Pochettino dit à Trump : les USA peuvent gagner la Coupe du monde 2026

« Pensez-vous, coach, que nous pouvons gagner ? » C'est la question que Donald Trump a posée à Mauricio Pochettino avant le tirage au sort de la Coupe du monde 2026 à Washington, D.C. en décembre. Et Pochettino, s'exprimant dans le podcast Stick To Football de Gary Neville, n'a pas hésité une seconde.

« Pourquoi pas ? Pourquoi pas ? »

C'est le genre de réponse qui ressemble à une esquive jusqu'à ce qu'on entende l'argumentaire qui se cache derrière. Pochettino a évoqué le Maroc atteignant les demi-finales au Qatar et la Corée du Sud faisant de même en 2002 — deux équipes que personne ne voyait sérieusement aller aussi loin, toutes deux défiant les pronostics à domicile ou presque. Son point de vue n'est pas que les États-Unis vont gagner. C'est que les écarter d'un revers de main est paresseux.

Ce que les États-Unis apportent réellement

Les Américains sont classés 16e au monde — pas un prétendant sur le papier, mais pas non plus une équipe facile à battre. Ils ont atteint les huitièmes de finale lors de leurs trois dernières participations à la Coupe du monde : 2010, 2014 et 2022. C'est un plancher, pas un plafond, et Pochettino sait qu'une équipe qui organise le tournoi avec ses supporters derrière elle est un animal bien différent d'une équipe jouant à l'extérieur.

La co-organisation avec le Canada et le Mexique signifie également que les États-Unis disputeront leurs matchs de groupe devant d'énormes foules à domicile. Cela compte. Demandez à la France en 1998. Demandez à l'Allemagne en 2006. Le public ne marque pas de buts, mais il influence la dynamique d'une manière qui s'accumule sur 90 minutes.

Néanmoins, « pourquoi pas » est une déclaration de conviction, pas un plan tactique.

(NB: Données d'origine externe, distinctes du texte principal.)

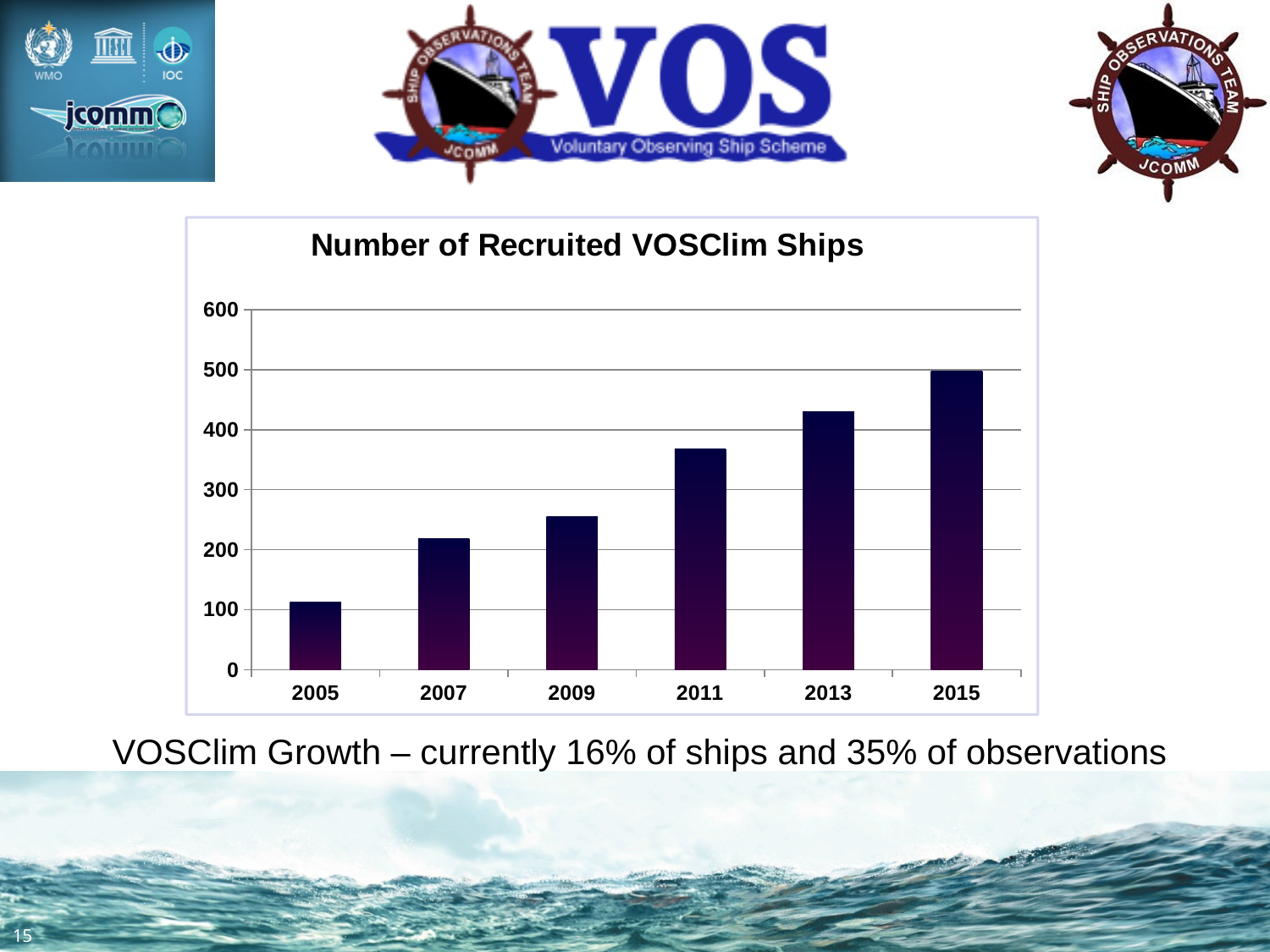
Is the value for 2011 greater or less than 400? less Is the value for 2013 greater or less than 400? greater What is the title of the chart? Number of Recruited VOSClim Ships Do the values rise or fall from 2005 to 2015? rise Which year has the highest number of recruited VOSClim ships? 2015 Which year has the lowest number of recruited VOSClim ships? 2005 Is the value for 2005 greater or less than 100? greater What type of chart is shown on the slide? bar chart Which year has a larger value, 2009 or 2011? 2011 How many years are shown on the x axis of the chart? 6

Les États-Unis n'ont jamais dépassé les quarts de finale — un parcours qu'ils ont réalisé en 2002. Atteindre, et encore moins gagner, un tournoi en 2026 nécessiterait de démanteler des équipes comme le Brésil, la France ou l'Angleterre en cours de route. Les cotes de la Coupe du monde reflètent exactement cet écart.

Pochettino a clairement la confiance. S'il dispose de l'effectif pour la soutenir est une question à laquelle les 14 prochains mois commenceront à répondre.